The TxWorker runs in a separate thread:
let tx_worker = TxWorker::new(drift.clone(), metrics, config.dry);
let tx_worker_ref = tx_worker.run(rt);
send_tx Flow:
  1. Receive transaction request from channel
  2. Sign transaction with wallet
  3. Send to RPC endpoint
  4. Add to PendingTxs buffer with metadata
  5. Increment send metrics
confirm_tx Flow:
  1. Receive transaction update from gRPC
  2. Look up transaction in PendingTxs by signature
  3. Fetch full transaction details from RPC
  4. Parse logs for fill events
  5. Compare actual fills to expected intent
  6. Update metrics (success, fill rate, latency)

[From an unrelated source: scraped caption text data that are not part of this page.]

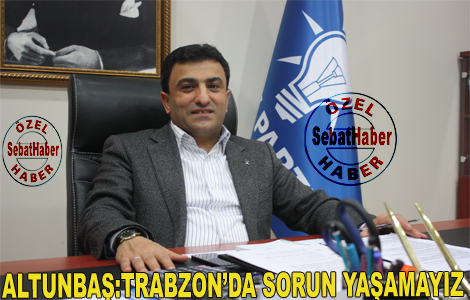 Ak Parti Trabzon'da seime en hazr partidir.

 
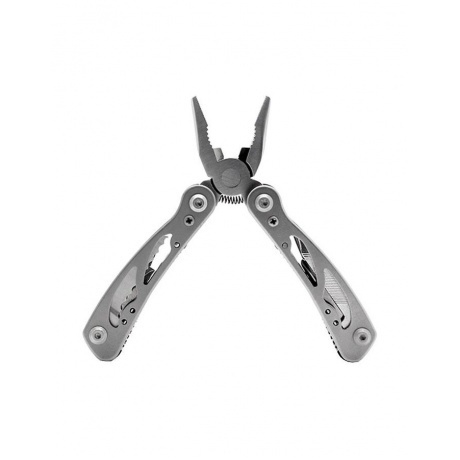 Мультитул Ganzo G104S, 72 мм, 11 функций, нейлоновый чехол - фото 8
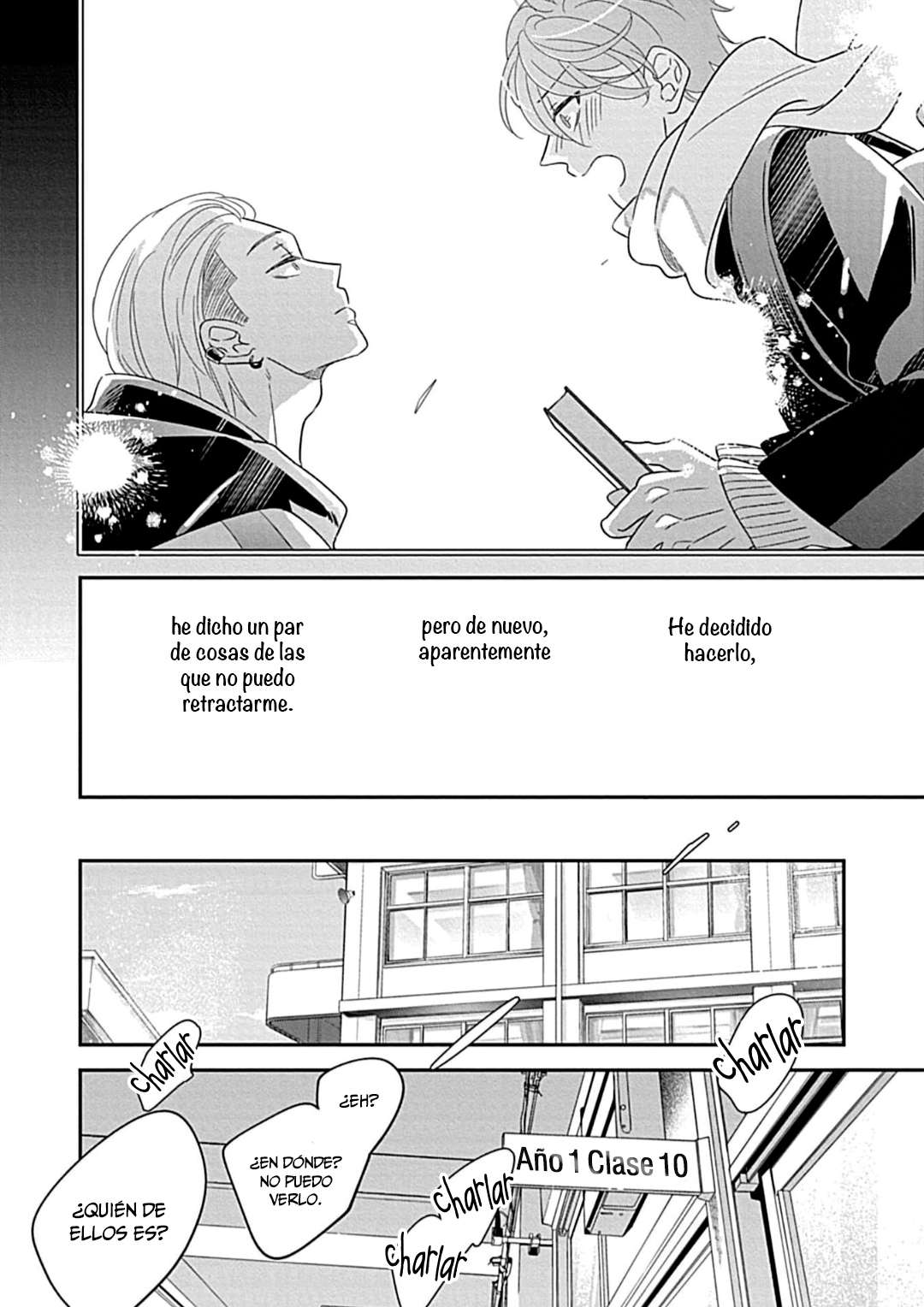 Kimi ni Furu Kotonoha wa - Capítulo 2 - Página 7 - LectorTMOo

  7. Remove from pending buffer
See Transaction Lifecycle for complete flow.

Feedback Loop

The confirmation feedback loop enables the bot to:
  • Learn Competition Patterns: Detect which orders are filled by others
  • Optimize Priority Fees: Adjust fees based on success rate
  • Monitor Performance: Track fill rates, latency, error types
  • Detect Issues: Alert on high error rates or stale data
This event-driven architecture enables the bot to react to opportunities within milliseconds while maintaining reliable transaction handling.